Hi @asaldanha , Thanks for reaching out.

You can download the nio_char-src.jar file from:


New Contributor

Thanks Nikita


I now can get step 2  to work.


But when I try step 3 - TestMLE request I get In-correct credentials (below)

For the project I am using I added the "Visa Direct API"  so I could call "createalias"
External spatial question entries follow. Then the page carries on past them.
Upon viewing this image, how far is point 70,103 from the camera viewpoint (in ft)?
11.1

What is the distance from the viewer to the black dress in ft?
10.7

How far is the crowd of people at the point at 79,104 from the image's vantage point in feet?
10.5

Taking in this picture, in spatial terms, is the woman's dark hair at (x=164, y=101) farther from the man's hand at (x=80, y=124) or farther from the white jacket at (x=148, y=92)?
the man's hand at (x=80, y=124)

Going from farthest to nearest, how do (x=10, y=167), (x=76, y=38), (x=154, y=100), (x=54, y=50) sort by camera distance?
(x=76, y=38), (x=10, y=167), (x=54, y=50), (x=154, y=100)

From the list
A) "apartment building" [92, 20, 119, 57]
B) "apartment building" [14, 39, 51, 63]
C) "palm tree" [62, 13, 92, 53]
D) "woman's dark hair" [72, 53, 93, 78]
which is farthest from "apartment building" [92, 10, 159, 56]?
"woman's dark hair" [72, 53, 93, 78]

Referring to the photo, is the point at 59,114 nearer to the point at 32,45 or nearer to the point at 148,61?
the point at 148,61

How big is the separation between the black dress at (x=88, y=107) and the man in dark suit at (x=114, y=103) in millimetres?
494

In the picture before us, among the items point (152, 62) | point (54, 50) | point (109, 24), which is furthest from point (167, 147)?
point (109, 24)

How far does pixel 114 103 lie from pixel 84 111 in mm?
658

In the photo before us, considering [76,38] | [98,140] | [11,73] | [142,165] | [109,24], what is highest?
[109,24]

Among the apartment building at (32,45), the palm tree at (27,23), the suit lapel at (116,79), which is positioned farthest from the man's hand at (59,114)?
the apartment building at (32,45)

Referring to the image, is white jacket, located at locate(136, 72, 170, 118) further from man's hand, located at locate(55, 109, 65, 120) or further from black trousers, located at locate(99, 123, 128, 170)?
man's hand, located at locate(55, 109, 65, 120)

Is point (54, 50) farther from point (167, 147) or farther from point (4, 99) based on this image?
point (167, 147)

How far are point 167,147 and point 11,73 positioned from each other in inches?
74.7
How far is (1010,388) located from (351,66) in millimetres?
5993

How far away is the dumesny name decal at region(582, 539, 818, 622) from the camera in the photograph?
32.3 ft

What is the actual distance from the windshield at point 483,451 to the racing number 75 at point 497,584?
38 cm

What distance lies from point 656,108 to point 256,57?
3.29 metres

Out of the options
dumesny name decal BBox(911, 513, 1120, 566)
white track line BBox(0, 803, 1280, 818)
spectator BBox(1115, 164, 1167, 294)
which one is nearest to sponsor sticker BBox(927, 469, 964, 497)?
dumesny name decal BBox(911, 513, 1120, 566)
Would appreciate any feedback






HTTP/1.1 401
Server: nginx
Date: Mon, 21 Jun 2021 18:56:42 GMT
Content-Type: application/json;charset=UTF-8
Content-Length: 119
Connection: keep-alive
X-SERVED-BY: l73c013
X-CORRELATION-ID: 1624301802_972_466799479_l73c013_VDP_WS
x-vdp-normalized-url: /visaaliasdirectory/v1/manage/createalias
x-vdp-authn-api-visa-id: ALIAS.100
X-Frame-Options: SAMEORIGIN
X-XSS-Protection: 1; mode=block
X-Content-Type-Options: nosniff
Strict-Transport-Security: max-age=2592000;includeSubdomains
Cache-Control: no-cache, no-store, must-revalidate
Pragma: no-cache
Expires: -1

{"responseStatus":{"status":401,"code":"9124","severity":"ERROR","message":"Incorrect credentials supplied","info":""}}


New Contributor

Ignore my last post.


Looks like I was pointing to the wrong project certificate in Soap UI.  Once I corrected that I got encData back



Visa Employee

@asaldanha  Please check the username and password you are giving in the basic Auth  as mentioned in the screen shot for step 3.


This username  and password should be the taken from the VDP project that you have created.


Also make sure that you have created the keystore file using your project certs and imported the same keystore in SSL preferences on soap UI.


All these steps are mentioned in the blog above. If anything is not clear please let us now. Thanks!